Sunday, November 18, 2007

A laugher of a curve offers a lesson on leverage


A former colleague of mine, Jim Mork, sent me the ‘heads up’ to this blog by Mark Chu-Carroll, a PhD computer scientist who works for Google. He and others* mocked the Wall Street Journal (WSJ) for a poorly fitted curve of tax revenues versus percentage of gross domestic product (GDP) by country. They claim that it confirms the Laffer curve, which quantifies the diminishing returns that a government gains by going beyond a certain level of taxation.

"It should be known that at the beginning of the dynasty, taxation yields a large revenue from small assessments. At the end of the dynasty, taxation yields a small revenue from large assessments."
-- Ibn Khaldun (14th century)

The WSJ curve starts from the origin at 0 percent corporate taxes for United Arab Emirates (UAE), which obviously contributes 0 to their treasury (presumably their money comes from a general sheikh down). The WSJ graphic designer then took the curve all the way up to Norway at 10 percent on the y (upper) axis, ignoring the dozen countries below this in the mid-range of rate of taxation on corporations. This is a case or providing one point (Norway) an extreme leverage in curve-fitting.

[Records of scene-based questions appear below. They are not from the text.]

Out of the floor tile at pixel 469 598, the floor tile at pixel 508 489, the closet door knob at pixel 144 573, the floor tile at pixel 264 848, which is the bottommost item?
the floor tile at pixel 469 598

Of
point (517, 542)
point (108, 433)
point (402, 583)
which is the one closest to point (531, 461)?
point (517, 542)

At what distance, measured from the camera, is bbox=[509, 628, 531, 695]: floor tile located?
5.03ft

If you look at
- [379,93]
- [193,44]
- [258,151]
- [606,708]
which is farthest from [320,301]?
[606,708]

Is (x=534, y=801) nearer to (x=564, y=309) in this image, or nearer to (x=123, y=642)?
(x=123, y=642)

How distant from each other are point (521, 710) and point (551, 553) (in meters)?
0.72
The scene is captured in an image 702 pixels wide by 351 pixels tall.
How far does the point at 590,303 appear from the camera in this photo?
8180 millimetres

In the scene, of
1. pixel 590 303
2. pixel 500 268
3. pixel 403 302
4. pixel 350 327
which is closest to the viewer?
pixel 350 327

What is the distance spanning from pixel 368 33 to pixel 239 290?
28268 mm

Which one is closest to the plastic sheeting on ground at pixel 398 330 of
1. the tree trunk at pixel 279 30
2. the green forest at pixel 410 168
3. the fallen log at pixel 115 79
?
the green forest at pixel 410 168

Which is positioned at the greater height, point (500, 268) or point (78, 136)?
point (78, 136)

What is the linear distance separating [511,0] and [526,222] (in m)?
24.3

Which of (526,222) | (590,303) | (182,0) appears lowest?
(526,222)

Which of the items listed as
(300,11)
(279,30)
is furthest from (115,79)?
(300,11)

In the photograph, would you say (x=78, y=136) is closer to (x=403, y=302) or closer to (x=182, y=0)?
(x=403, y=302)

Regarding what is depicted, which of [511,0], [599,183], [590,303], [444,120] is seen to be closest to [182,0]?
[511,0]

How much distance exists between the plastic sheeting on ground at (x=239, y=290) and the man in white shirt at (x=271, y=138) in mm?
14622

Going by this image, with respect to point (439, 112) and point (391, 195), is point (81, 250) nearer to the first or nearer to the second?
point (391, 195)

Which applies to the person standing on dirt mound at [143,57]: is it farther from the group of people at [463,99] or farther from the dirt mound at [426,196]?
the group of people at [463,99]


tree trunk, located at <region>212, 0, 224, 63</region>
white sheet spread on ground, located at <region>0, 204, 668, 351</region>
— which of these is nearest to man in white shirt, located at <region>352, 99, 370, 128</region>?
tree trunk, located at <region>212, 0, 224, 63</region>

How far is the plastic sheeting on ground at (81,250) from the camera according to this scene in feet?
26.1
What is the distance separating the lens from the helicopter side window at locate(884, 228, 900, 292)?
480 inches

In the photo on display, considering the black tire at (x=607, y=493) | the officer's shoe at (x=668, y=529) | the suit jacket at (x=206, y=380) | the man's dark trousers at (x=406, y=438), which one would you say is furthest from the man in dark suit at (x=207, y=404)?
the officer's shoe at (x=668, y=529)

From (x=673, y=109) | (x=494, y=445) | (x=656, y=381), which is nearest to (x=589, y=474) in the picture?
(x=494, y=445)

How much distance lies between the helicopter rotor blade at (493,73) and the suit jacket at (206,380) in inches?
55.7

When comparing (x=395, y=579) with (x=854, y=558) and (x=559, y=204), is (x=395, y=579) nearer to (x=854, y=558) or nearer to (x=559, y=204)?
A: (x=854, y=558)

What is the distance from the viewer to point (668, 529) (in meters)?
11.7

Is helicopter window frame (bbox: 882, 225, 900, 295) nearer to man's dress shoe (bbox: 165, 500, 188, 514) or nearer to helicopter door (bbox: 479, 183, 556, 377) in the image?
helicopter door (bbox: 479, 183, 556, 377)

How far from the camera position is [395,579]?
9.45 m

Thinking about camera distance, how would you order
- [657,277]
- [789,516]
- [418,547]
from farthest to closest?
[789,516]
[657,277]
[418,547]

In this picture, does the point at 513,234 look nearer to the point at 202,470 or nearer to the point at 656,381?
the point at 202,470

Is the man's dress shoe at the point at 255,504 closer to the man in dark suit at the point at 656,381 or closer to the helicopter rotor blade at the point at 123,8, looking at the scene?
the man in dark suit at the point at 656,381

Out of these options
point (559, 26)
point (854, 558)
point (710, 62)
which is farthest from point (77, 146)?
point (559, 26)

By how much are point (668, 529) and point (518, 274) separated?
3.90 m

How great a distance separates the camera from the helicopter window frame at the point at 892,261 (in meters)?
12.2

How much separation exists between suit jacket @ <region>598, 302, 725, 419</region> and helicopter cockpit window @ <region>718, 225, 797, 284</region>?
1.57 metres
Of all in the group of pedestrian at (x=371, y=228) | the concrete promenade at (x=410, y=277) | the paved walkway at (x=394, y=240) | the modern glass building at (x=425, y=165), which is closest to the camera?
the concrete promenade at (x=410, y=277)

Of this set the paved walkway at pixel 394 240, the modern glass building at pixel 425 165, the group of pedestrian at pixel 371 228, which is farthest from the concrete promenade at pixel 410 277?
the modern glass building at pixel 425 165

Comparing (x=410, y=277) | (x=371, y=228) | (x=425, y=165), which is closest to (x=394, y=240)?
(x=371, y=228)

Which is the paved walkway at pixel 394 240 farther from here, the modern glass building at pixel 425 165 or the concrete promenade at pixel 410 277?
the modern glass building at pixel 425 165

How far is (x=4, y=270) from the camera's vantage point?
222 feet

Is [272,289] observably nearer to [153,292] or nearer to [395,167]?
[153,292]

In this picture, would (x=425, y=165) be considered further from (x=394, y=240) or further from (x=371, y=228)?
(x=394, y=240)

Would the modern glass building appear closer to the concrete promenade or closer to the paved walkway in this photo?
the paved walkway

I searched out comparable Organisation for Economic Co-operation and Development (OECD) figures from a few years earlier (2002) than those upon which WSJ based their analysis. My curve-fit, done in with Design-Expert® software, does show a characteristic Laffer peak at 29 percent corporate rate, thus supporting the argument for reducing our USA rate of 35 percent. However, as one can see from the very broad 95 percent confidence band, this finding is not one that government officials ought bank on.

*Kevin Drum of the Washington Monthly

Monday, November 12, 2007

Why experiment?

Last week I presented a one-day workshop on design of experiments (DOE) to a diverse group of Six Sigma black-belt candidates at The Ohio State University’s Fisher College of Business. Having done this many times before, I’ve grown accustomed to some ‘aliens-in-the-headlights’ looks when I put these students to the test of actually doing an in-class experiment on paper helicopters. Once an accountant pulled me aside to say that something must be wrong with his team’s experiment because the results varied – some ‘copters clearly flew better than others. I realized then that the whole concept must be unclear to those with no background in science or engineering.

Therefore, for last week’s presentation I prepared an ‘icebreaker’ on why experimentation may be needed. I wrote these three words on the marker-board before class: “Desperation,” “Domination,” and “Doubt.”

Desperation from the Great Depression motivated Franklin Delano Roosevelt to say “Try something. If it works, keep doing it. If it doesn't, try something else. But above all, try something.”

Domination is what Google gains by their practice of experimenting “quickly and often” as noted in a blog by John Hunter (son of DOE guru and ASQC Statistics Division founder Bill Hunter). What if you could test not just one factor at a time, but many? You can via two-level factorial designs!

Doubt is engraved in the lobby floor of Fisher College’s Pfahl Hall where I taught my class. It says “Who doubts nothing, knows nothing.”

I hope these three reasons sufficed to inspire this crop of black belt candidates to give experimentation a try.